+++ Recorded information +++

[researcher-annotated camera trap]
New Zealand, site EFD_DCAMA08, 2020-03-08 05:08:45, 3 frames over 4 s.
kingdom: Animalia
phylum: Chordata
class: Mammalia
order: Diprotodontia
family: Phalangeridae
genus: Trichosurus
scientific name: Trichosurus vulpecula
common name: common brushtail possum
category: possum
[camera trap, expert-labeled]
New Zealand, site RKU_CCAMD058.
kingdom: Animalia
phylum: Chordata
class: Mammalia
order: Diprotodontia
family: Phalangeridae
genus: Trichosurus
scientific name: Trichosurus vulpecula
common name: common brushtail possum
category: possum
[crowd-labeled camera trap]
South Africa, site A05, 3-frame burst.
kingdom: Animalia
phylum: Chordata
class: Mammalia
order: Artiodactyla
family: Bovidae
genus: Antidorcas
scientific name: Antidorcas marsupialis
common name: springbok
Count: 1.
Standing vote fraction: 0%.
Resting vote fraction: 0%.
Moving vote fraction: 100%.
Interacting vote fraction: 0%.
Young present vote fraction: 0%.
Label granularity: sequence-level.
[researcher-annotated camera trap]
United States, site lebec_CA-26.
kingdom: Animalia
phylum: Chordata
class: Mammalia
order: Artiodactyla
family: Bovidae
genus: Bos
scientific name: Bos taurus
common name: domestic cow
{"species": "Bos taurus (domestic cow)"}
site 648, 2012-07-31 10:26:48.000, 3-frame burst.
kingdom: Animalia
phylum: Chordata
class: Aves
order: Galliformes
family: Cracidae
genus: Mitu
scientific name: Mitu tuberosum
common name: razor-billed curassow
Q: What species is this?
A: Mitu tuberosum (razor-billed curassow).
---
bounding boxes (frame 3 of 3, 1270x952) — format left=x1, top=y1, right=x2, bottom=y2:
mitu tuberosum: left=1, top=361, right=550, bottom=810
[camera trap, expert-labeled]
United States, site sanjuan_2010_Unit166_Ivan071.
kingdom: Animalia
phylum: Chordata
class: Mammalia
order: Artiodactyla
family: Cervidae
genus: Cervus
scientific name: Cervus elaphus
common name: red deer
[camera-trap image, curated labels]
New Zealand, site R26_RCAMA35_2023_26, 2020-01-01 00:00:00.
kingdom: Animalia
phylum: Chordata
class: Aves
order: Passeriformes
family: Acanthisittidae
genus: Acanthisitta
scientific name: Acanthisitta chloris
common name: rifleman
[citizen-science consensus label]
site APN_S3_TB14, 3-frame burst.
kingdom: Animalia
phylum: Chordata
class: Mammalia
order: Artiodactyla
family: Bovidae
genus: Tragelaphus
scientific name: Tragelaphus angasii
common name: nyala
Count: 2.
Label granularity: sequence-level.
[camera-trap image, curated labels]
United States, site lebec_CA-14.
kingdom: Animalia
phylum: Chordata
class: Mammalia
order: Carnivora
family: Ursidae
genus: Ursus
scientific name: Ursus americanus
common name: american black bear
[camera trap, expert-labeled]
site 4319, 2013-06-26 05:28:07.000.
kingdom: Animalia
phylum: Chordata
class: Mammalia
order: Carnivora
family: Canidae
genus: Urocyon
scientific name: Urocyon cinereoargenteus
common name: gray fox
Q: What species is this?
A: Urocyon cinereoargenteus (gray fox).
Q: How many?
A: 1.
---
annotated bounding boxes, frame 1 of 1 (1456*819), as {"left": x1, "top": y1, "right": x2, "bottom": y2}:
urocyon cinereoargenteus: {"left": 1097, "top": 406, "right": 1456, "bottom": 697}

+++

_Task details_
Above are the entries; give them back verbatim.

_Answer_
[researcher-annotated camera trap]
New Zealand, site EFD_DCAMA08, 2020-03-08 05:08:45, 3 frames over 4 s.
kingdom: Animalia
phylum: Chordata
class: Mammalia
order: Diprotodontia
family: Phalangeridae
genus: Trichosurus
scientific name: Trichosurus vulpecula
common name: common brushtail possum
category: possum
[camera trap, expert-labeled]
New Zealand, site RKU_CCAMD058.
kingdom: Animalia
phylum: Chordata
class: Mammalia
order: Diprotodontia
family: Phalangeridae
genus: Trichosurus
scientific name: Trichosurus vulpecula
common name: common brushtail possum
category: possum
[crowd-labeled camera trap]
South Africa, site A05, 3-frame burst.
kingdom: Animalia
phylum: Chordata
class: Mammalia
order: Artiodactyla
family: Bovidae
genus: Antidorcas
scientific name: Antidorcas marsupialis
common name: springbok
Count: 1.
Standing vote fraction: 0%.
Resting vote fraction: 0%.
Moving vote fraction: 100%.
Interacting vote fraction: 0%.
Young present vote fraction: 0%.
Label granularity: sequence-level.
[researcher-annotated camera trap]
United States, site lebec_CA-26.
kingdom: Animalia
phylum: Chordata
class: Mammalia
order: Artiodactyla
family: Bovidae
genus: Bos
scientific name: Bos taurus
common name: domestic cow
{"species": "Bos taurus (domestic cow)"}
site 648, 2012-07-31 10:26:48.000, 3-frame burst.
kingdom: Animalia
phylum: Chordata
class: Aves
order: Galliformes
family: Cracidae
genus: Mitu
scientific name: Mitu tuberosum
common name: razor-billed curassow
Q: What species is this?
A: Mitu tuberosum (razor-billed curassow).
---
bounding boxes (frame 3 of 3, 1270x952) — format left=x1, top=y1, right=x2, bottom=y2:
mitu tuberosum: left=1, top=361, right=550, bottom=810
[camera trap, expert-labeled]
United States, site sanjuan_2010_Unit166_Ivan071.
kingdom: Animalia
phylum: Chordata
class: Mammalia
order: Artiodactyla
family: Cervidae
genus: Cervus
scientific name: Cervus elaphus
common name: red deer
[camera-trap image, curated labels]
New Zealand, site R26_RCAMA35_2023_26, 2020-01-01 00:00:00.
kingdom: Animalia
phylum: Chordata
class: Aves
order: Passeriformes
family: Acanthisittidae
genus: Acanthisitta
scientific name: Acanthisitta chloris
common name: rifleman
[citizen-science consensus label]
site APN_S3_TB14, 3-frame burst.
kingdom: Animalia
phylum: Chordata
class: Mammalia
order: Artiodactyla
family: Bovidae
genus: Tragelaphus
scientific name: Tragelaphus angasii
common name: nyala
Count: 2.
Label granularity: sequence-level.
[camera-trap image, curated labels]
United States, site lebec_CA-14.
kingdom: Animalia
phylum: Chordata
class: Mammalia
order: Carnivora
family: Ursidae
genus: Ursus
scientific name: Ursus americanus
common name: american black bear
[camera trap, expert-labeled]
site 4319, 2013-06-26 05:28:07.000.
kingdom: Animalia
phylum: Chordata
class: Mammalia
order: Carnivora
family: Canidae
genus: Urocyon
scientific name: Urocyon cinereoargenteus
common name: gray fox
Q: What species is this?
A: Urocyon cinereoargenteus (gray fox).
Q: How many?
A: 1.
---
annotated bounding boxes, frame 1 of 1 (1456*819), as {"left": x1, "top": y1, "right": x2, "bottom": y2}:
urocyon cinereoargenteus: {"left": 1097, "top": 406, "right": 1456, "bottom": 697}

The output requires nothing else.